- [AUFGABE 1]:
Wie lässt sich der Forumsausschnitt in zwei Sätzen zusammenfassen?
- [AUFGABE 2]:
Gib aus dem Forumsausschnitt den Wortlaut zwischen „ja die verlangen“ und „Eisklettern darfst.“ einschließlich unverändert wieder.

- [TEXTABSCHNITT]:
╔══

Leider war es an diesem Tag auch sehr kalt ( - 12 °C)

Anbei ein paar Fotos.

LG Markus


----------



## Digicat (14. Feb. 2012)

*AW: Winterbilder aus Oberbayern*

Servus Markus

Fantastische Bilder ...

Der Winter hat auch sehr schöne Seiten ...


----------



## Christine (14. Feb. 2012)

*AW: Winterbilder aus Oberbayern*



Moderlieschenking schrieb:


> @christine, ich würde ja schon gerne draussen arbeiten, aber leider zwecks Winter noch
> nicht möglich.



 Alles Ausreden  haste keinen Preßlufthammer?

 tolle Bilder!


----------



## pyro (15. Feb. 2012)

*AW: Winterbilder aus Oberbayern*

Bei den Bildern denke ich nur an eines....


Eisklettern!!!



Markus, kostet das eigendlich Eintritt???


----------



## Moderlieschenking (15. Feb. 2012)

*AW: Winterbilder aus Oberbayern*

Servus zusammen,

@ alle, schön, wenn euch die Bilder gefallen, ich finde auch der Winter hat seine schönen
und interessanten Seiten.

@ Jürgen



> kostet das eigendlich Eintritt???



    ja die verlangen 3 € für Erwachsene und für Kinder die Hälfte.
    Du machst Eisklettern? Für mich ist wäre das nichts, ich bin nicht 100 % schwindelfrei
    und merke jedes Jahr schon beim Bergsteigen - wenn`s kritisch wird, dass ich wackelige
   Knie bekomme. Aber ich bin mir ziemlich sicher, dass Du in der Partnachklamm nicht
  Eisklettern darfst.

LG Markus


----------



## pyro (15. Feb. 2012)

╚══

- [GESAMMELTE DATEN]:
╔══

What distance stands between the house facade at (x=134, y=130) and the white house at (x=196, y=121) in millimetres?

╚══

- [VOLLSTÄNDIGE AUSGABE 1]:
Markus schreibt, dass es an diesem Tag mit −12 °C sehr kalt war, und hängt ein paar Fotos an, die andere Mitglieder loben. Auf die Frage nach dem Eintritt antwortet er, dass Erwachsene 3 € und Kinder die Hälfte zahlen, und bezweifelt, dass man in der Partnachklamm Eisklettern darf.

- [VOLLSTÄNDIGE AUSGABE 2]:
ja die verlangen 3 € für Erwachsene und für Kinder die Hälfte.
    Du machst Eisklettern? Für mich ist wäre das nichts, ich bin nicht 100 % schwindelfrei
    und merke jedes Jahr schon beim Bergsteigen - wenn`s kritisch wird, dass ich wackelige
   Knie bekomme. Aber ich bin mir ziemlich sicher, dass Du in der Partnachklamm nicht
  Eisklettern darfst.